MissDeborah · 22/01/2025 18:10

sprigatito · 21/01/2025 21:09

@istheheatingonyet train stations have always had cafes and sold sweet treats, only in the 30s/40s/50s you would be more likely to sit down to tea and seed cake or sponge sandwich rather than "grabbing" a blueberry muffin or a pecan danish as people do now.

Cake has always been ubiquitous. More so when people had "tea" at 4pm.

Absobloodylutely!
Baffled as to why Op thinks cake has just been invented
Stuff and nonsense.

Mmmm seed cake!
Brief Encounter has always been one of my favourite films and they also had ... gasp chocolate " Milk or plain? "

" My feet are almost off" 😂

IbizaToTheNorfolkBroads · 22/01/2025 18:28

I think home baked goods are so popular because not everyone has the time or skills to bake anymore. A bit like hand knitted jumpers, but more affordable.

What I hate is seeing, say, a jammy dodger, pushed into the top of, say, a brownie. That's 2 snacks, not one.

istheheatingonyet · 22/01/2025 20:22

Baffled as to why Op thinks cake has just been invented
Stuff and nonsense

I didn't say that. My first post mentions birthday cake.

OP posts:
Hedonism · 22/01/2025 22:08

IbizaToTheNorfolkBroads · 22/01/2025 18:28

I think home baked goods are so popular because not everyone has the time or skills to bake anymore. A bit like hand knitted jumpers, but more affordable.

What I hate is seeing, say, a jammy dodger, pushed into the top of, say, a brownie. That's 2 snacks, not one.
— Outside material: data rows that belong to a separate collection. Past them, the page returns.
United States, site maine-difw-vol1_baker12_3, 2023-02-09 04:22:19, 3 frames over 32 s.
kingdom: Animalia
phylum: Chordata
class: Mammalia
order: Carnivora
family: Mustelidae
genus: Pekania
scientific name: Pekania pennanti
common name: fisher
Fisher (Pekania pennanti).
Yes! A jammy dodger is a biscuit, not a sprinkle.

HipToTheHopDontStop · 23/01/2025 07:40

istheheatingonyet · 22/01/2025 08:25

Oh like Brief Encounter you mean? A lady with a cockney accent and a giant urn?

I suppose I could have bought a pastry at a railway/train station in 2005.
It's a shame nostalgia isn't what it once was.
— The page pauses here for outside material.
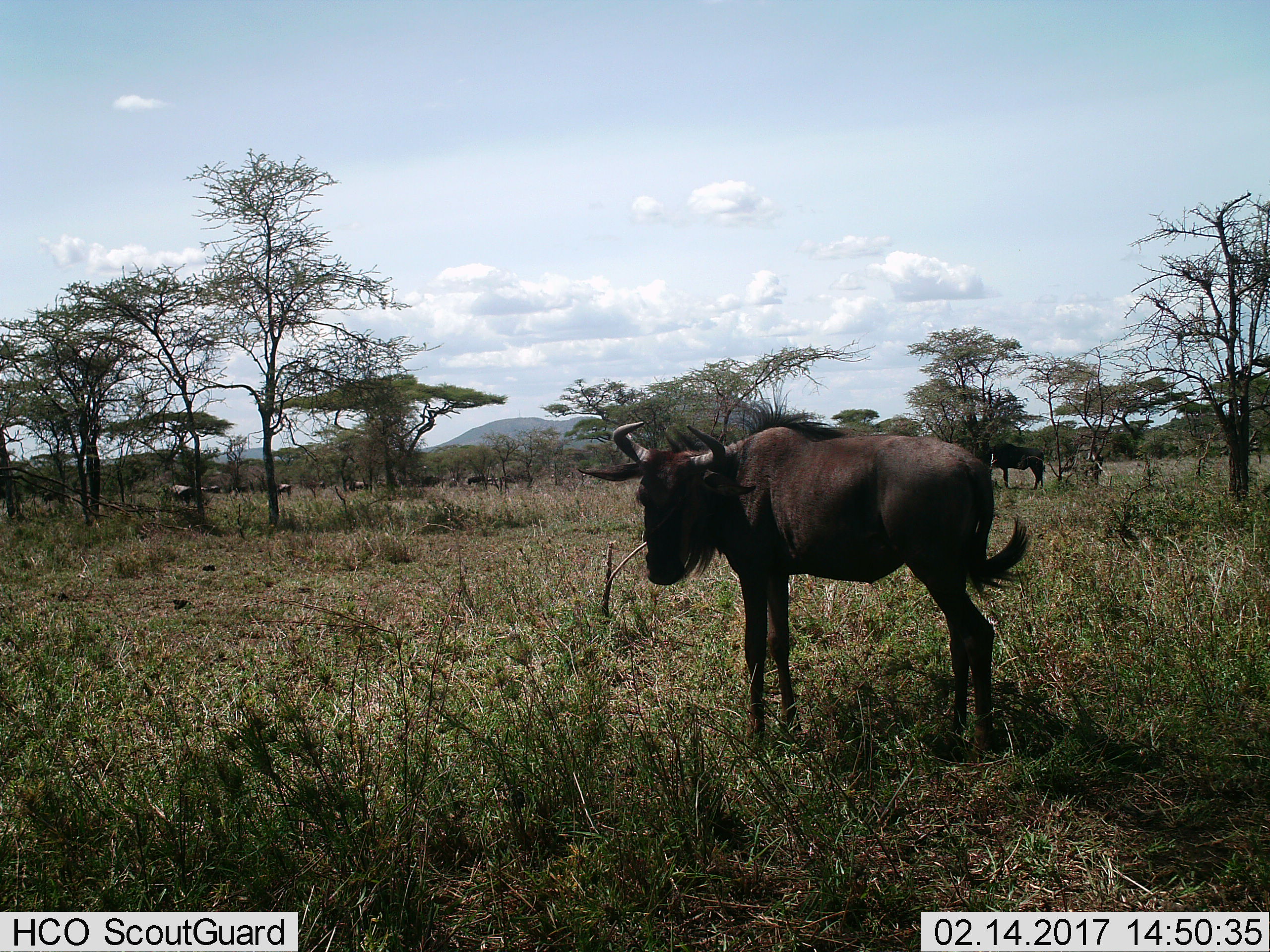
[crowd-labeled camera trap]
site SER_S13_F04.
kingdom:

The refreshment room scenes in brief encounter were central to the plot, and the setting was everyday. Because most train stations had a refreshment room, with tea/coffee and cakes and sandwiches, it was the norm.
And for a long time before that, it was entirely normal to have "tea" in the afternoon, with bread and butter or toasted crumpets, and cake. Cake was an everyday thing, for those who could afford it.
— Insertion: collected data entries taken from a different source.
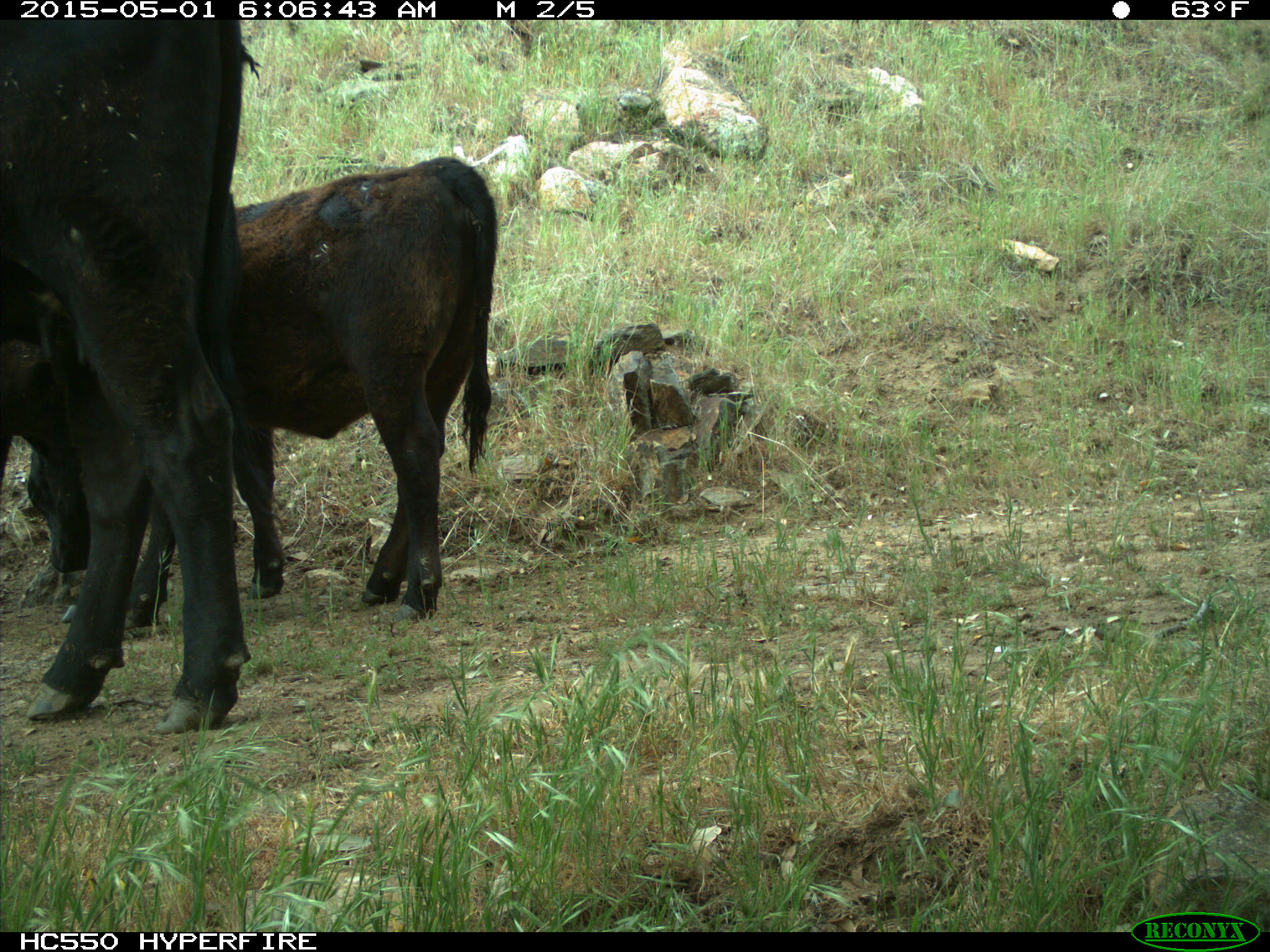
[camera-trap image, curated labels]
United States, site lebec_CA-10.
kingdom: Animalia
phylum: Chordata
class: Mammalia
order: Artiodactyla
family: Bovidae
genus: Bos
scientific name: Bos taurus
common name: domestic cow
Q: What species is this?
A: Bos taurus (domestic cow).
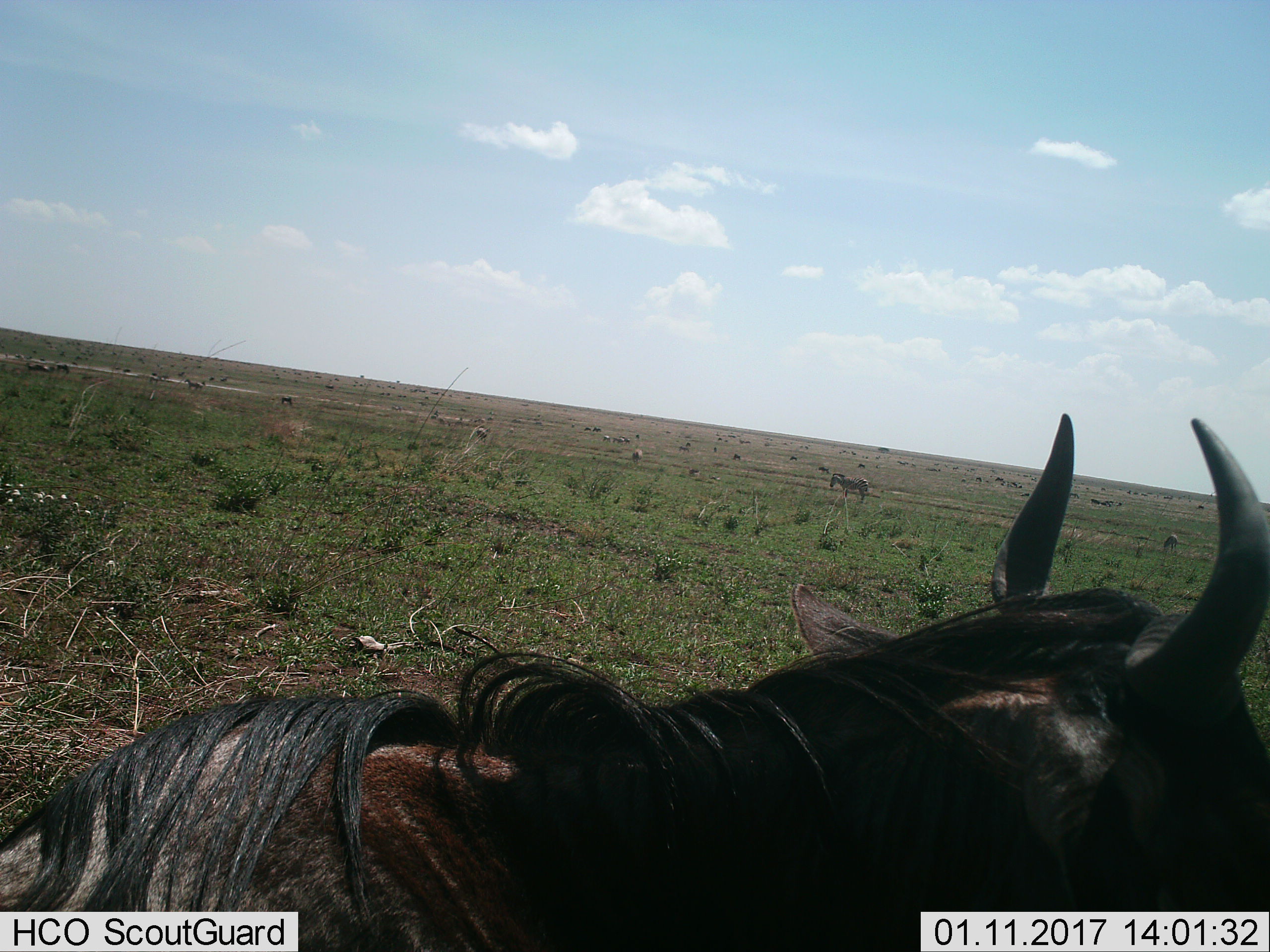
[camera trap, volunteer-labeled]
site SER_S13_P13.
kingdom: Animalia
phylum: Chordata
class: Mammalia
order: Artiodactyla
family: Bovidae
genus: Connochaetes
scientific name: Connochaetes taurinus taurinus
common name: blue wildebeest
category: wildebeestblue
Wildebeestblue (blue wildebeest) (Connochaetes taurinus taurinus), count 1. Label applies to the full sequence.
Your premise is entirely faulty

istheheatingonyet · 23/01/2025 10:08

Your premise is entirely faulty

But I don't have one?

I said I remember cake being a very occasional treat. Now, particularly after lockdown there are more vans serving cake in my area.
Portions seem bigger.

That's it! People have contributed their experiences which make for interesting reading.

The train station where I grew up had no stalls or outlets. It had a horrible waiting area and I'm pretty sure you could get a hot drink. There were some cakes under a glass cloche which looked unappealing.

That's it.

Never mind, can't be bothered to scrap about baked goods.